>> start Records for processing

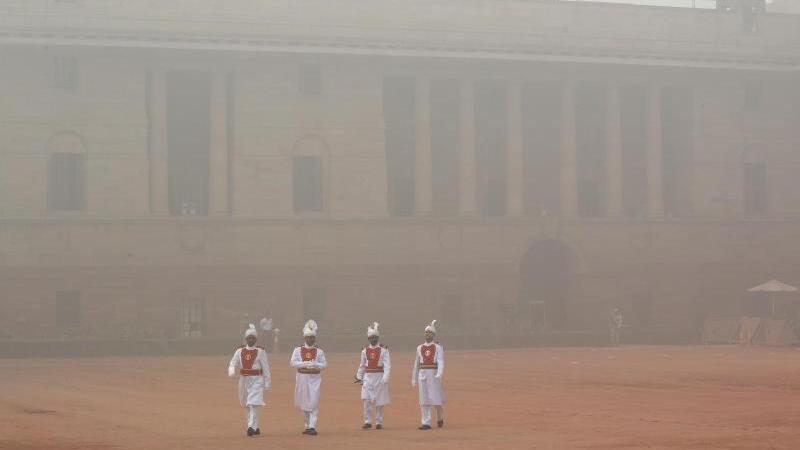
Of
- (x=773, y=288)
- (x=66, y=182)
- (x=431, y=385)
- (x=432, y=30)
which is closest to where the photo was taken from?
(x=431, y=385)

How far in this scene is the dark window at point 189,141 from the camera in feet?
230

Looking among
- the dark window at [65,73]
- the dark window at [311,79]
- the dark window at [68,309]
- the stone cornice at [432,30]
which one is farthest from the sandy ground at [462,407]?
the dark window at [311,79]

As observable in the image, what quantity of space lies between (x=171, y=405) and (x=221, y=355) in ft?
89.0

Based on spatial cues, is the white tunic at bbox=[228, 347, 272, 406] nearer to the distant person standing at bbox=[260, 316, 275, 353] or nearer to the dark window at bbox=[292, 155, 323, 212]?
the distant person standing at bbox=[260, 316, 275, 353]

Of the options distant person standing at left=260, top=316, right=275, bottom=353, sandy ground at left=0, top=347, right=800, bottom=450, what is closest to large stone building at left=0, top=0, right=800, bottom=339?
distant person standing at left=260, top=316, right=275, bottom=353

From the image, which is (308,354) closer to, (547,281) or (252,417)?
(252,417)

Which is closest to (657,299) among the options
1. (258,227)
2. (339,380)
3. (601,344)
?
(601,344)

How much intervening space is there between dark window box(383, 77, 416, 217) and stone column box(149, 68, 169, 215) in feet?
33.8

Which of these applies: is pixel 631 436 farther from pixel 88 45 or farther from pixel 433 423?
pixel 88 45

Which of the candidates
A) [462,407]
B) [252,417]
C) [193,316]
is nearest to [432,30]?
[193,316]

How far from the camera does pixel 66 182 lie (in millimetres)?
68438

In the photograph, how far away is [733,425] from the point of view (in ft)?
93.6

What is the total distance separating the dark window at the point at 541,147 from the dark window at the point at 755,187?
9895 mm

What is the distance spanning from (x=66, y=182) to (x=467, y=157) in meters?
18.2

>> end Records for processing

What is required: Rewrite all the entries above with "sandy ground" replaced by "dusty ground" and everything else left as it is. Omit the pictures.

Complete output:
Of
- (x=773, y=288)
- (x=66, y=182)
- (x=431, y=385)
- (x=432, y=30)
which is closest to where the photo was taken from?
(x=431, y=385)

How far in this scene is the dark window at point 189,141 from the camera in feet?
230

Looking among
- the dark window at [65,73]
- the dark window at [311,79]
- the dark window at [68,309]
- the stone cornice at [432,30]
which one is farthest from the dusty ground at [462,407]?
the dark window at [311,79]

As observable in the image, what quantity of space lies between (x=171, y=405) and (x=221, y=355) in ft?
89.0

Based on spatial cues, is the white tunic at bbox=[228, 347, 272, 406] nearer to the distant person standing at bbox=[260, 316, 275, 353] or nearer to the dark window at bbox=[292, 155, 323, 212]?
the distant person standing at bbox=[260, 316, 275, 353]

Of the options distant person standing at left=260, top=316, right=275, bottom=353, dusty ground at left=0, top=347, right=800, bottom=450, what is closest to large stone building at left=0, top=0, right=800, bottom=339?
distant person standing at left=260, top=316, right=275, bottom=353

From the image, which is (308,354) closer to, (547,281) or (252,417)?
(252,417)

Which is closest to (657,299) among the options
1. (258,227)
2. (339,380)
3. (601,344)
?
(601,344)

How much intervening space is there between dark window box(383, 77, 416, 217) and stone column box(149, 68, 169, 215) in feet?
33.8

Which of these applies: is pixel 631 436 farther from pixel 88 45 or farther from pixel 433 423?
pixel 88 45

Which of the candidates
A) [462,407]
B) [252,417]
C) [193,316]
is nearest to [432,30]?
[193,316]

How far from the camera does pixel 66 182 lie (in millimetres)?
68438

In the photograph, how far away is [733,425] from the point of view (in ft)?
93.6

What is the total distance separating the dark window at the point at 541,147 from the dark window at the point at 755,187?
9895 mm

What is the distance spanning from (x=66, y=182) to (x=467, y=157) in meters?
18.2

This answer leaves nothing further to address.